Primary watertight dural closure has been suggested for reducing CSF leakage rate, and infections as well as impaired wound healing have been described in the absence of watertight closure [12, 29, 51], but these findings have been questioned by others [7]. Subgaleal fluid collections in general may protract wound healing, but prophylactic placement of drains to address those may also facilitate surgical site infections, secondary wound breakdown, or more serious complications such as infectious destruction of anatomical structures [41]. Active suction may even result in pseudohypoxic brain swelling and death [49].
Currently, there is no clear evidence to support specific recommendations for placement of subgaleal drains, as extremely variable execution of surgery complicates the conduction of randomized studies. While a certain technique is readily justified and implemented, an overly apodictical use of one technique over another may not necessarily result in a superior outcome.

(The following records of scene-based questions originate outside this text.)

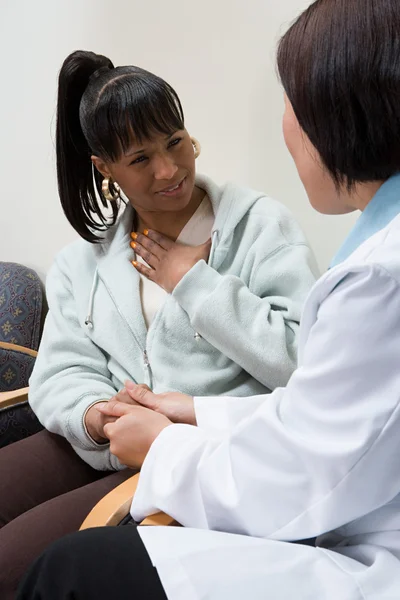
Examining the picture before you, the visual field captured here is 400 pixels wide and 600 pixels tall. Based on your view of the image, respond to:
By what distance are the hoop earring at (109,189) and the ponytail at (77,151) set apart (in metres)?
0.04

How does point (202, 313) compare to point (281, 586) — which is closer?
point (281, 586)

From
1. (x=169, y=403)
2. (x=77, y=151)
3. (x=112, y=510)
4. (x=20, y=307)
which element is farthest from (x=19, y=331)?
(x=112, y=510)

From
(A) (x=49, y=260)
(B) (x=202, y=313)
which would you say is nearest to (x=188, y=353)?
(B) (x=202, y=313)

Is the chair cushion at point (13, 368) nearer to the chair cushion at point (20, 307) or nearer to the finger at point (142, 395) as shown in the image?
the chair cushion at point (20, 307)

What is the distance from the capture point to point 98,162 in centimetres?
139

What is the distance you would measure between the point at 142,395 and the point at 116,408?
0.19 feet

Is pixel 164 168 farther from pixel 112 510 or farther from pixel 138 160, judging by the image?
pixel 112 510

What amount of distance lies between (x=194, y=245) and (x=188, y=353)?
245 millimetres

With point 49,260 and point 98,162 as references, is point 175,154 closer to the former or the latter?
point 98,162

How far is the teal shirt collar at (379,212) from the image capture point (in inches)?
29.5

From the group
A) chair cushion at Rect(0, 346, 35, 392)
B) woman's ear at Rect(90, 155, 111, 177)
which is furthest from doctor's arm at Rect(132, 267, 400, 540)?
chair cushion at Rect(0, 346, 35, 392)

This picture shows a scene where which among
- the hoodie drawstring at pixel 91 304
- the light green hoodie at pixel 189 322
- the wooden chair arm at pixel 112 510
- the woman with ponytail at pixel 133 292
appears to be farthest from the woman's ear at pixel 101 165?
the wooden chair arm at pixel 112 510

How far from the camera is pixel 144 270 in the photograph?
1389 mm

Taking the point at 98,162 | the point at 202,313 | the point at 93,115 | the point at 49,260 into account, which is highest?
the point at 93,115
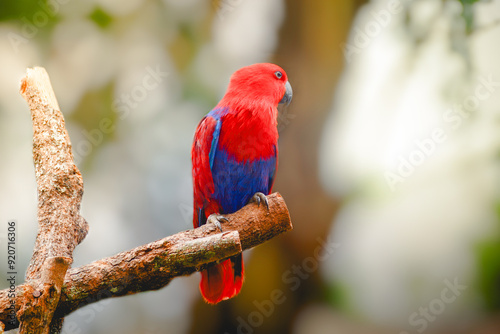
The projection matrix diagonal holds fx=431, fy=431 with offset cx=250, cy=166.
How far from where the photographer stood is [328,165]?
4305 mm

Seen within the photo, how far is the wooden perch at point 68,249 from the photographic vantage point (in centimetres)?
165

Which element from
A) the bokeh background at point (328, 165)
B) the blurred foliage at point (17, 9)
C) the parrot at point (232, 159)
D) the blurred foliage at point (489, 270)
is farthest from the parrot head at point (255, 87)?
the blurred foliage at point (17, 9)

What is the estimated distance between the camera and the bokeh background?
4.11 m

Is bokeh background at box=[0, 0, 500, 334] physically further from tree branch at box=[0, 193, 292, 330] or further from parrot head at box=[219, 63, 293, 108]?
tree branch at box=[0, 193, 292, 330]

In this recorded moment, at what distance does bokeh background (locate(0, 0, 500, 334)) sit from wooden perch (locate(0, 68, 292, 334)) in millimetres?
2029

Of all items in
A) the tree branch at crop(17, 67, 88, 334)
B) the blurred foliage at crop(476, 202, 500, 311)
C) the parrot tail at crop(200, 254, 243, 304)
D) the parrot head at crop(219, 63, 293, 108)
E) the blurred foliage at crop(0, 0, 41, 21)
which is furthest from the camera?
the blurred foliage at crop(0, 0, 41, 21)

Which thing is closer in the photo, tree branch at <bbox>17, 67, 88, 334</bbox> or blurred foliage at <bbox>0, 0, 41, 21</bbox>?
tree branch at <bbox>17, 67, 88, 334</bbox>

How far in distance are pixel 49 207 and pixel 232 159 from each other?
1023mm

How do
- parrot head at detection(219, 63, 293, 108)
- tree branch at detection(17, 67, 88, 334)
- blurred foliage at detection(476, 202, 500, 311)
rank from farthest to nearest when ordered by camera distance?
1. blurred foliage at detection(476, 202, 500, 311)
2. parrot head at detection(219, 63, 293, 108)
3. tree branch at detection(17, 67, 88, 334)

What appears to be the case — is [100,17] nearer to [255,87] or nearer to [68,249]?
[255,87]

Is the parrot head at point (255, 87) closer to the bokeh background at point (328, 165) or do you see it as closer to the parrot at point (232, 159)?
the parrot at point (232, 159)

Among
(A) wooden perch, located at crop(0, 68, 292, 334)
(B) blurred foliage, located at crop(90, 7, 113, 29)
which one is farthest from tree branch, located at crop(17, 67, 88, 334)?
(B) blurred foliage, located at crop(90, 7, 113, 29)

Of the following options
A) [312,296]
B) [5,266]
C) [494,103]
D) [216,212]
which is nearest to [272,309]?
[312,296]

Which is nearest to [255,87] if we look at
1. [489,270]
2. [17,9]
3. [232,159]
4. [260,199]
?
[232,159]
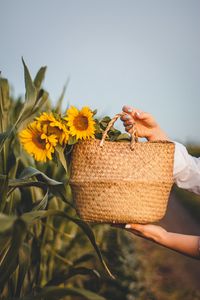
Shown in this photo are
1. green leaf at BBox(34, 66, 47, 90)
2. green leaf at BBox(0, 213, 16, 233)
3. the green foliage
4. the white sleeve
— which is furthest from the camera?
green leaf at BBox(34, 66, 47, 90)

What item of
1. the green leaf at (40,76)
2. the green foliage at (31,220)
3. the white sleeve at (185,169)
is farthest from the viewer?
the green leaf at (40,76)

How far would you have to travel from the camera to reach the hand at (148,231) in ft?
2.94

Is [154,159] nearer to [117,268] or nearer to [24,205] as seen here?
[24,205]

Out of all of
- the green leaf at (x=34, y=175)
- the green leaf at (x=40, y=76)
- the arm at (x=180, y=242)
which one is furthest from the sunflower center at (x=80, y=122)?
the green leaf at (x=40, y=76)

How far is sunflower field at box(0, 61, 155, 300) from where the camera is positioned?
2.76ft

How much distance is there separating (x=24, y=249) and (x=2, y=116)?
0.33 m

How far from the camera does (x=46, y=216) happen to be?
89 cm

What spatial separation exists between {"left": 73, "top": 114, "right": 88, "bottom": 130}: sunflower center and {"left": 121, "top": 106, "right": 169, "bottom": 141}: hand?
3.9 inches

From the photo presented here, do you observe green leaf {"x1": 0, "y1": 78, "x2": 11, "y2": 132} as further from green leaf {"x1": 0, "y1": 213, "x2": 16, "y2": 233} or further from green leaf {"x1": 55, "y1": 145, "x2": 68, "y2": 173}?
green leaf {"x1": 0, "y1": 213, "x2": 16, "y2": 233}

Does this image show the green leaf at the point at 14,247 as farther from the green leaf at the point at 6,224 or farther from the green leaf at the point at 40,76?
the green leaf at the point at 40,76

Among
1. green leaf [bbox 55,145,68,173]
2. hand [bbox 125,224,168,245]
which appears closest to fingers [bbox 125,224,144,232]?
hand [bbox 125,224,168,245]

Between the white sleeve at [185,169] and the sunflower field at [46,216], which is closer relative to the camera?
the sunflower field at [46,216]

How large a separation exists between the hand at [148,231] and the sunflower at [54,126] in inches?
7.9

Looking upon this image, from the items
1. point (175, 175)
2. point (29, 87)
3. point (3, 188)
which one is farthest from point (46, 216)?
point (175, 175)
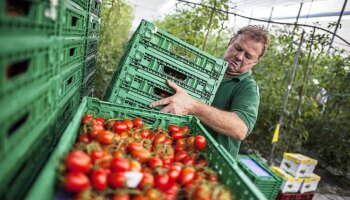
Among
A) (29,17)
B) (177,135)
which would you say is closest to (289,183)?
(177,135)

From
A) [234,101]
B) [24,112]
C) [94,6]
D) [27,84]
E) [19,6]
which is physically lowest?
[234,101]

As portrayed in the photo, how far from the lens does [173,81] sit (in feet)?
8.55

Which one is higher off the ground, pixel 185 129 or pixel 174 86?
pixel 174 86

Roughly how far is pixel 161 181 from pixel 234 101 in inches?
59.4

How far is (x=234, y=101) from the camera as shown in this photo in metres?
2.73

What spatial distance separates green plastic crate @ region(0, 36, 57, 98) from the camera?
0.85 m

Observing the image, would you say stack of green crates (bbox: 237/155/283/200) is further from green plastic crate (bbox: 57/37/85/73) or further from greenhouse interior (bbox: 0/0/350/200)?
green plastic crate (bbox: 57/37/85/73)

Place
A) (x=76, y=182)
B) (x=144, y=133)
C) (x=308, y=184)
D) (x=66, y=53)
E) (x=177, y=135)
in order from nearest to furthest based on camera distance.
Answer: (x=76, y=182), (x=66, y=53), (x=144, y=133), (x=177, y=135), (x=308, y=184)

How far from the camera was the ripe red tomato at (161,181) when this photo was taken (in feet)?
4.74

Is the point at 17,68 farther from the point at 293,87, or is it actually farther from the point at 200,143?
the point at 293,87

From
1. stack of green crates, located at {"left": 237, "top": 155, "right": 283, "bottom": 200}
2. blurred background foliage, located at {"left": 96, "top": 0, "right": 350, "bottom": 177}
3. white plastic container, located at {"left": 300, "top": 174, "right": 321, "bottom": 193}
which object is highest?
blurred background foliage, located at {"left": 96, "top": 0, "right": 350, "bottom": 177}

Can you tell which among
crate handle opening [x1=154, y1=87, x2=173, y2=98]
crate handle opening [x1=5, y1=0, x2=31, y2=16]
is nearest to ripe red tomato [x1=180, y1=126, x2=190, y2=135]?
crate handle opening [x1=154, y1=87, x2=173, y2=98]

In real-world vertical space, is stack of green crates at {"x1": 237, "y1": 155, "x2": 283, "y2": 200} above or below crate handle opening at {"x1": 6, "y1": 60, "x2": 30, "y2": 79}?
below

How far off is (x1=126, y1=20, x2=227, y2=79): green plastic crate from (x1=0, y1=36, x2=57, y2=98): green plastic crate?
3.78ft
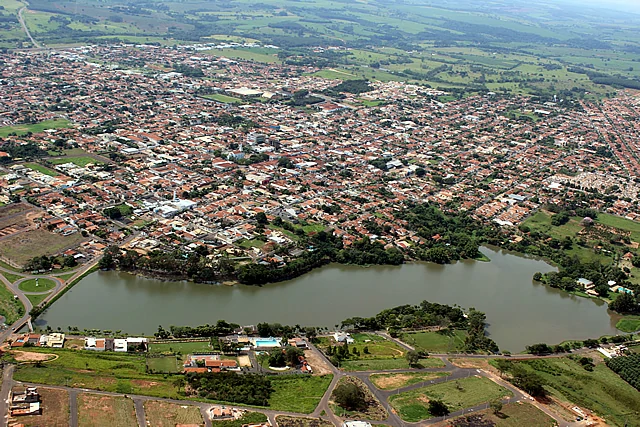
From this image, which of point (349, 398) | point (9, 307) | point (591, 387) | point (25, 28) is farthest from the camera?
→ point (25, 28)

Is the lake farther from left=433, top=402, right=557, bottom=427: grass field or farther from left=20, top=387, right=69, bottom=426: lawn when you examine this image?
left=20, top=387, right=69, bottom=426: lawn

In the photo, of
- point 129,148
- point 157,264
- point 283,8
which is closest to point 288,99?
point 129,148

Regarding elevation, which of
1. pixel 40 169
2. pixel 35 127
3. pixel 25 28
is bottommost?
pixel 40 169

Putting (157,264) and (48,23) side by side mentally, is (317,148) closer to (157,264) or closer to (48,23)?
(157,264)

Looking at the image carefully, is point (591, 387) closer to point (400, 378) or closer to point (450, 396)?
point (450, 396)

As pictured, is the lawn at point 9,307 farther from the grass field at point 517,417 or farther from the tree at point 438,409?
the grass field at point 517,417

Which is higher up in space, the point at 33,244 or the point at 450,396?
the point at 33,244

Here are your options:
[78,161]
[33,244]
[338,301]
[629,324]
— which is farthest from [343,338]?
[78,161]

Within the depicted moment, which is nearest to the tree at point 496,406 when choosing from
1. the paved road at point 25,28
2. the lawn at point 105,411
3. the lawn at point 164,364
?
the lawn at point 164,364
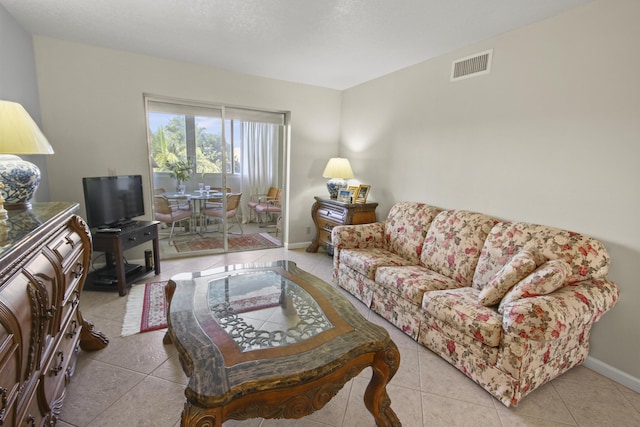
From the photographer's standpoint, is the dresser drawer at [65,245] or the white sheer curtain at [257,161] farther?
the white sheer curtain at [257,161]

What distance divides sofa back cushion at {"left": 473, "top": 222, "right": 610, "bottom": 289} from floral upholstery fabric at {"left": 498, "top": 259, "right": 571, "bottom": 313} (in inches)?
4.9

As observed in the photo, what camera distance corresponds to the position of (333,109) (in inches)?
175

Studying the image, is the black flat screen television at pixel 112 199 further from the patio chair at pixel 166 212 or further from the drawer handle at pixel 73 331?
the drawer handle at pixel 73 331

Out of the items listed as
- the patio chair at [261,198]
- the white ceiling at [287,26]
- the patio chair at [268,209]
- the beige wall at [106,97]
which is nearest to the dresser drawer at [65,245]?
the white ceiling at [287,26]

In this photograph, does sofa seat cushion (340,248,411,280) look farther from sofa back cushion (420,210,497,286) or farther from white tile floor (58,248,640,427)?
white tile floor (58,248,640,427)

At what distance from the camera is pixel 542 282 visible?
66.5 inches

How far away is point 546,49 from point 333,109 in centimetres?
273

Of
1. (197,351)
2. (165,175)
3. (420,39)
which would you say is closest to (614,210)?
(420,39)

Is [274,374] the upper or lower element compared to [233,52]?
lower

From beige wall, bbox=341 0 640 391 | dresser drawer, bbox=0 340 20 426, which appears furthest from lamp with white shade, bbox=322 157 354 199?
dresser drawer, bbox=0 340 20 426

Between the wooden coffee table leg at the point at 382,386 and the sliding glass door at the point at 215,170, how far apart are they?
318 cm

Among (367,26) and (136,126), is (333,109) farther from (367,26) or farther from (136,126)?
(136,126)

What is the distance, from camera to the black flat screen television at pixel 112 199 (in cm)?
269

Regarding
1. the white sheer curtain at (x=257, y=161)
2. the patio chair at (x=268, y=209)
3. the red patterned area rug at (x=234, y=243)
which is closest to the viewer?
the red patterned area rug at (x=234, y=243)
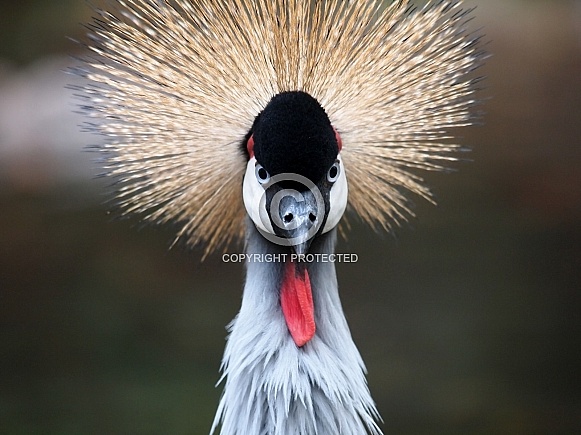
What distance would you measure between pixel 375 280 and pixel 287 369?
2166 mm

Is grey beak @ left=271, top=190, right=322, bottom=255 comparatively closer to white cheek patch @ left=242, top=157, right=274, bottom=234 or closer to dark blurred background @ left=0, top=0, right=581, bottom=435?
white cheek patch @ left=242, top=157, right=274, bottom=234

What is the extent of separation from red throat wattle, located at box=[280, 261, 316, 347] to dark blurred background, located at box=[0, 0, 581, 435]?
5.05 feet

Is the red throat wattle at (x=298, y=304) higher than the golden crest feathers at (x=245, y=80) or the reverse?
the reverse

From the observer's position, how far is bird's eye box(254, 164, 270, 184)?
1.14m

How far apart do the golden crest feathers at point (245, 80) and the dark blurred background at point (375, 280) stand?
1.56 meters

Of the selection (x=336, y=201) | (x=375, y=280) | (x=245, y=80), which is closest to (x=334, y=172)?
(x=336, y=201)

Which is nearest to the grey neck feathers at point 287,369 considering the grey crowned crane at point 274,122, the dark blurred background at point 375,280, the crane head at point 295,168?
the grey crowned crane at point 274,122

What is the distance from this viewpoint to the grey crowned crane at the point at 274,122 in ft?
3.91

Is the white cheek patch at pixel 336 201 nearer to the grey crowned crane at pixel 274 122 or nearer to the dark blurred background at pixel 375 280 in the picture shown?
the grey crowned crane at pixel 274 122

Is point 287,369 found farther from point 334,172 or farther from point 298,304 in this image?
point 334,172

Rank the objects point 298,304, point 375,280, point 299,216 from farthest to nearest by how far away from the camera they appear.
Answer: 1. point 375,280
2. point 298,304
3. point 299,216

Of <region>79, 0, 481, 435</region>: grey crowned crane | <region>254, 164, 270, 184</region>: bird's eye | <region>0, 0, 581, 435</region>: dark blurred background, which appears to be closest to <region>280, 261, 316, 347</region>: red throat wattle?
<region>79, 0, 481, 435</region>: grey crowned crane

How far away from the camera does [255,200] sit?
1.17m

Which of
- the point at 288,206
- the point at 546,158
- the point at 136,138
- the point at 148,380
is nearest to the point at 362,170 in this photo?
the point at 288,206
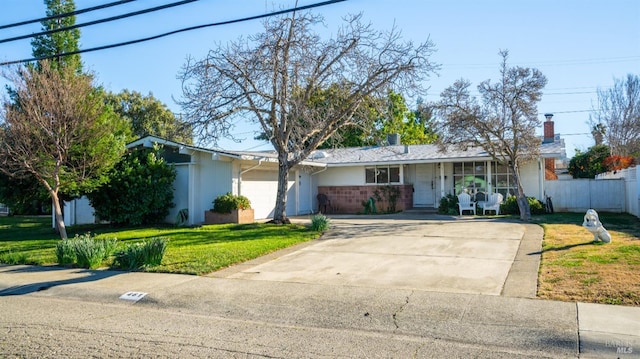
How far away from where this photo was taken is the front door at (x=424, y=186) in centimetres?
2444

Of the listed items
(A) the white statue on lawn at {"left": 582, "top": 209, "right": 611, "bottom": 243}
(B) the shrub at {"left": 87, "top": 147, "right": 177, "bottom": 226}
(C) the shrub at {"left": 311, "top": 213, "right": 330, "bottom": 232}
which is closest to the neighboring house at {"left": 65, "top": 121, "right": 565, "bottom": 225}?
(B) the shrub at {"left": 87, "top": 147, "right": 177, "bottom": 226}

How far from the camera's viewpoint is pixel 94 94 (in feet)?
51.0

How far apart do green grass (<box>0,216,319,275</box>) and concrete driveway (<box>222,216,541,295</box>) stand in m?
0.71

It is the purpose of this single-center observational study to report our experiences of subgaleal drain placement in the context of supratentorial surgeries, utilized upon discretion of the individual treating physician.
Methods
Patient selection
For this prospective observational analysis, we consecutively recruited patients undergoing open supratentorial craniotomy between January 2014 and January 2016. Patients with intracranial tumor, intracranial hemorrhage, cerebrovascular pathology, or closed traumatic brain injury referred to our neurosurgical department were included. Patients with previous craniotomy or those requiring decompressive craniectomy, cases with previous or ongoing radiation or chemotherapy, and those in need of CSF diversion or drainage of an intracranial abscess were excluded. As part of this observational study and in addition to demographic data, individual surgical nuances (see below) were permitted and recorded.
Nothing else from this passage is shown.